EXERCISE |
In the records below, could you copy out word for word every line from the one containing "this 400×300 image." through the one containing "crack in asphalt [354, 179, 396, 221]", including both of those lines?

DATA SUPPLIED |
━━━━

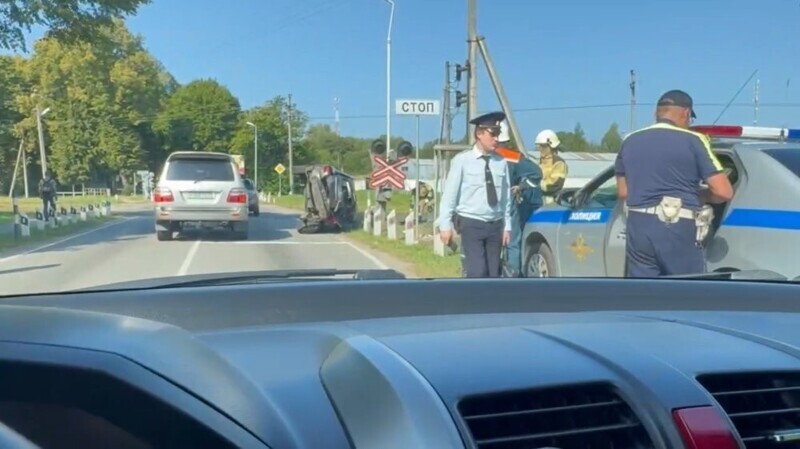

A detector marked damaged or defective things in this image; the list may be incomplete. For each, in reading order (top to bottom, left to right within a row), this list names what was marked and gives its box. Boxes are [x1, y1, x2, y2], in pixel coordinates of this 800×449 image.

overturned car [298, 165, 358, 234]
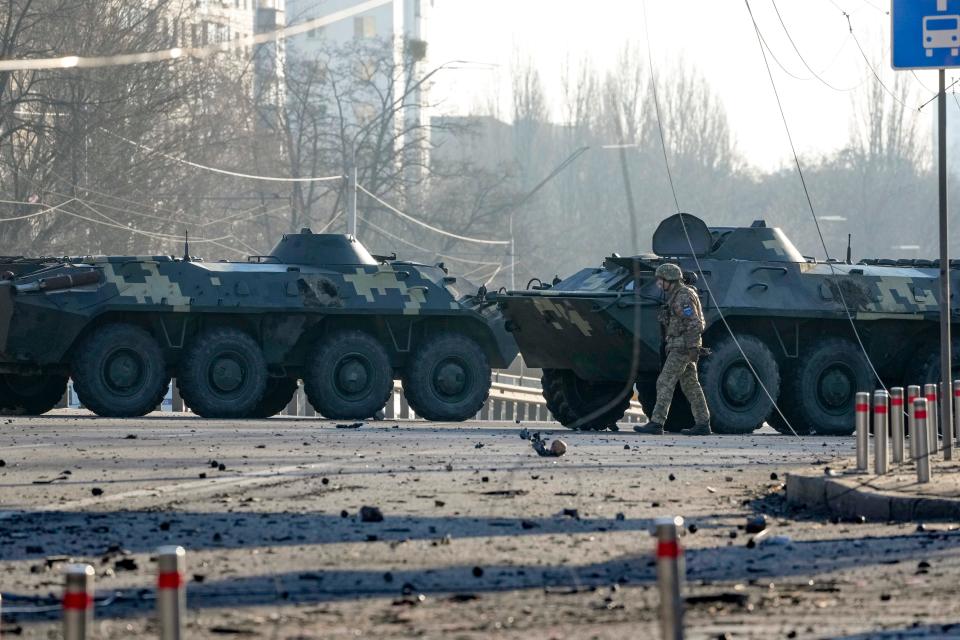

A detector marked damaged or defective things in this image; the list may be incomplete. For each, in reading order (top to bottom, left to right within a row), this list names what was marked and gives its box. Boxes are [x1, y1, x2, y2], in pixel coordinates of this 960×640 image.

damaged road surface [1, 412, 960, 636]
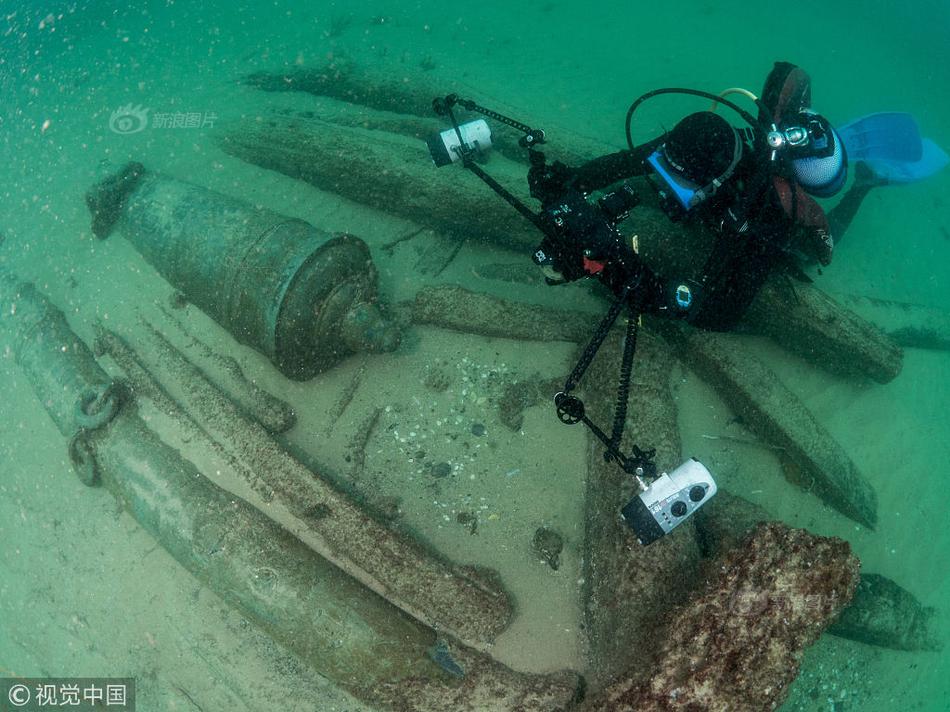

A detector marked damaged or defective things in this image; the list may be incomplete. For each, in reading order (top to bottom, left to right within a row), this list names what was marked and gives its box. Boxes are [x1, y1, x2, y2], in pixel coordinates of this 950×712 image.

corroded cannon [87, 164, 400, 382]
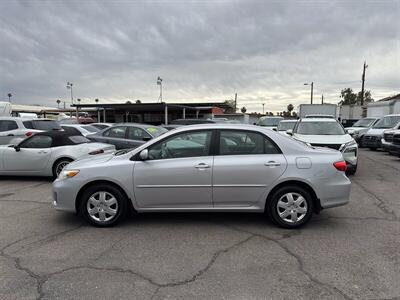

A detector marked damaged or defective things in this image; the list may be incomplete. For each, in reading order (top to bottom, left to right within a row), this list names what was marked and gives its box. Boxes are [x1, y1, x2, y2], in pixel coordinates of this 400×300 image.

crack in asphalt [354, 179, 396, 221]
crack in asphalt [219, 224, 354, 300]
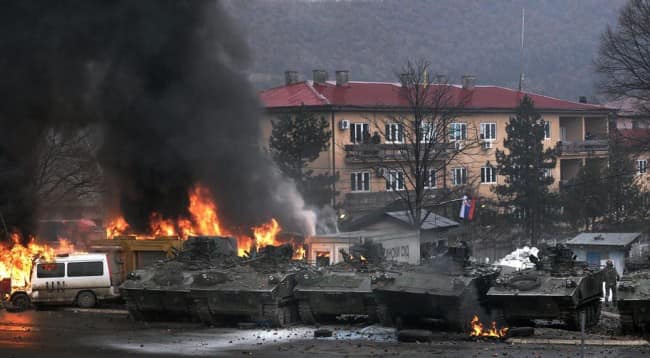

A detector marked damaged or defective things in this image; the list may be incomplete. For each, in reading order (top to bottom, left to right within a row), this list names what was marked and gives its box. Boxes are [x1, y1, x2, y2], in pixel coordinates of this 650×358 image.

destroyed vehicle [120, 235, 237, 322]
destroyed vehicle [189, 245, 298, 326]
destroyed vehicle [292, 243, 382, 324]
destroyed vehicle [370, 242, 496, 332]
destroyed vehicle [486, 243, 604, 330]
destroyed vehicle [612, 255, 648, 332]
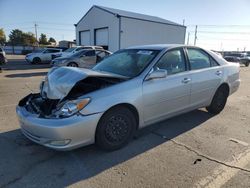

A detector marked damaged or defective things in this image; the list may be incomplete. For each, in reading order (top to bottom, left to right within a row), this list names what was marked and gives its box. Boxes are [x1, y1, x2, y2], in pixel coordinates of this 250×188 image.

damaged front end [18, 67, 127, 118]
cracked headlight [54, 97, 91, 117]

━━━━

FULL OUTPUT |
A detector marked damaged or defective things in this image; the list may be incomplete. For each, in reading order (top to bottom, left to right within a row), this list names what was marked and gives its box. Boxes are [x1, y1, x2, y2], in pixel coordinates of this 400×300 image.

crack in asphalt [354, 179, 396, 221]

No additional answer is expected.